• What you are asked to do: Every record that follows should be printed verbatim.

─── Records supplied

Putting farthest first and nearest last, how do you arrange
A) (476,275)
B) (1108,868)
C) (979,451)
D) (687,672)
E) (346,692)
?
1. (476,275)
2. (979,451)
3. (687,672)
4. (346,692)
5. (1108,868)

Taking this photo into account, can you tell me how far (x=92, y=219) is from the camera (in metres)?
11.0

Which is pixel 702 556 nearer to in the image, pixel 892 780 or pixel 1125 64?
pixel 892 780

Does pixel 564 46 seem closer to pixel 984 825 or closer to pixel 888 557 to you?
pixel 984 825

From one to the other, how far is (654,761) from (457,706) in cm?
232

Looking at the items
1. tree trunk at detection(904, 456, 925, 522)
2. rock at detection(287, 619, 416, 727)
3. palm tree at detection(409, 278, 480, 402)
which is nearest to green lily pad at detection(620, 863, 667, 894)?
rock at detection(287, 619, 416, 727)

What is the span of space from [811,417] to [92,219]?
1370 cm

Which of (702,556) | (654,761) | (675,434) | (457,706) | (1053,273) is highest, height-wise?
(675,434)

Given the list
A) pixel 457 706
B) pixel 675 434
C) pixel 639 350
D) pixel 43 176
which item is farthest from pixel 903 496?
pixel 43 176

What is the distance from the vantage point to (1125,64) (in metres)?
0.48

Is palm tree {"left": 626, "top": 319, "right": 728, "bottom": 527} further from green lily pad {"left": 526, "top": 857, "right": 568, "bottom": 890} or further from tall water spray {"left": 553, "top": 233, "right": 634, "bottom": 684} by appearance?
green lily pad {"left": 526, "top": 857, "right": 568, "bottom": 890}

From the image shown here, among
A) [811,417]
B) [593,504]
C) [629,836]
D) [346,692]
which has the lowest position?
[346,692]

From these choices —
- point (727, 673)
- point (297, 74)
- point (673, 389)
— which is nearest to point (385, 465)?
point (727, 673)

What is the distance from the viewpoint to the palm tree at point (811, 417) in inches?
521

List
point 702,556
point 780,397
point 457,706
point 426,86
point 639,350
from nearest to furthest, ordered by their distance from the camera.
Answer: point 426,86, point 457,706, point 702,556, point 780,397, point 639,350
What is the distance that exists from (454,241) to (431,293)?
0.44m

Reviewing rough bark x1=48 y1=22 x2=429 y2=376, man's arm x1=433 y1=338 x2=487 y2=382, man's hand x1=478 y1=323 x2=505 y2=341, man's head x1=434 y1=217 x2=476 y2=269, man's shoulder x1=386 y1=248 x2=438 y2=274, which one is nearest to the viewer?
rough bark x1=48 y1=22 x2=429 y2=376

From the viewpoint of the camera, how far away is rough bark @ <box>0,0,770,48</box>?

──────

• Answer below:
Putting farthest first and nearest last, how do you arrange
A) (476,275)
B) (1108,868)
C) (979,451)
D) (687,672)
E) (346,692)
?
1. (476,275)
2. (979,451)
3. (687,672)
4. (346,692)
5. (1108,868)

Taking this photo into account, can you tell me how far (x=92, y=219) is from the camera (in metres)?
11.0

Which is pixel 702 556 nearer to in the image, pixel 892 780 or pixel 1125 64?
pixel 892 780

Does pixel 564 46 seem closer to pixel 984 825 or closer to pixel 888 557 to you?
pixel 984 825

From one to the other, how far is (654,761) from (457,706) in cm?
232

Looking at the items
1. tree trunk at detection(904, 456, 925, 522)
2. rock at detection(287, 619, 416, 727)
3. palm tree at detection(409, 278, 480, 402)
which is nearest to green lily pad at detection(620, 863, 667, 894)?
rock at detection(287, 619, 416, 727)

What is the span of space from [811,417] to [92,219]?
1370 cm

Which of (702,556) | (654,761) | (675,434) | (457,706) | (1053,273) is highest, height-wise?
(675,434)

Given the list
A) pixel 457 706
B) pixel 675 434
C) pixel 639 350
D) pixel 43 176
which item is farthest from pixel 903 496?
pixel 43 176

What is the distance from the vantage point to (1125,64) (in metres)?
0.48

Is palm tree {"left": 626, "top": 319, "right": 728, "bottom": 527} further from green lily pad {"left": 526, "top": 857, "right": 568, "bottom": 890} or further from tall water spray {"left": 553, "top": 233, "right": 634, "bottom": 684} by appearance?
green lily pad {"left": 526, "top": 857, "right": 568, "bottom": 890}

From the image shown here, among
A) [811,417]
B) [593,504]
C) [629,836]
D) [346,692]
which has the lowest position?
[346,692]

From these choices —
- point (727, 673)
- point (297, 74)
- point (673, 389)
— which is nearest to point (385, 465)?
point (727, 673)

What is the distance from the viewpoint to the palm tree at point (811, 417) in inches?
521

List
point 702,556
point 780,397
point 457,706
point 426,86
point 639,350
from nearest to furthest, ordered by their distance from the camera.
Answer: point 426,86, point 457,706, point 702,556, point 780,397, point 639,350
What is the distance that exists from (454,241) to (431,293)?
0.44m

Reviewing rough bark x1=48 y1=22 x2=429 y2=376, man's arm x1=433 y1=338 x2=487 y2=382, man's hand x1=478 y1=323 x2=505 y2=341, man's head x1=434 y1=217 x2=476 y2=269, man's shoulder x1=386 y1=248 x2=438 y2=274, which one is nearest to the viewer?
rough bark x1=48 y1=22 x2=429 y2=376

From the viewpoint of the camera, how far away is rough bark @ <box>0,0,770,48</box>?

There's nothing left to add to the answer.